The Chines and U.K. economies could hardly be more different. With capital cities over 5,000 miles apart, England remains the leading example of the old financial world, and China holds its position at the top economy among those which have risen rapidly with Asia. Yet, both countries posted awful economic numbers.
U.K. audit firm BDO LLP reported that business confidence in that country has fallen to a 20-year low. According to their analysis:
BDO’s Optimism Index, which predicts business performance two quarters ahead, suggests the economy will continue to contract at the start of 2013. The index fell to 89.1 in August from 93.1 in July. This is the sixth consecutive month that the data has registered a drop, with a four-point plunge from 93.1 in July. Business confidence is now at its lowest level since the Business Trends indices began in 1992, and significantly below the crucial 95 mark which would indicate a return to growth.
BDO’s Output Index — which predicts short-run turnover expectations — has also fallen sharply, from to 90.8 in August from 93.9 in July, reaching its lowest point for 40 months. This drop neutralises hopes of recovery in the short-term. This is crystallised by data from the UK’s all important service sector — which makes up more than three-quarters of the UK’s economy — which registered a steep drop over the last month, to 92.2 in August from 95.1 in July.

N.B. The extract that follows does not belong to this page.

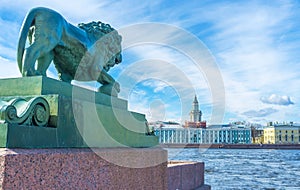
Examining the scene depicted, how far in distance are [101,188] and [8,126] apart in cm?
103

The U.K. economy has slipped toward recession, if it is not there already. The problem has become severe for the government of David Cameron. Like many other world leaders, he finds himself working a balancing act between stimulus and austerity in an effort to restart the nation’s economy.
China’s problems are different but just as severe. The National Bureau of Statistics reported that production rose only 8.9% last quarter, a three-year low. Shortly afterward, the People’s Republic said imports fell 2.6% in August, which may be the most significant signal of China’s sharply slowing economy. Both businesses and individuals, it seems, have lost their economic appetites.
While the U.K. economy has its strongest foundation in finance and oil exports, China’s is rooted in its massive factory production. And the efficiencies and consumer activity of the two nations could hardly be more different. Gross domestic product per capita in China is $8,500. In the United Kingdom, it is $36,600. While China’s economy has grown rapidly over recent decades, the U.K.’s by comparison hardly has.
The fact that these two disparate economies are faltering is a sure sign that the global slowdown, which continues to move toward a global recession, has spread far and wide.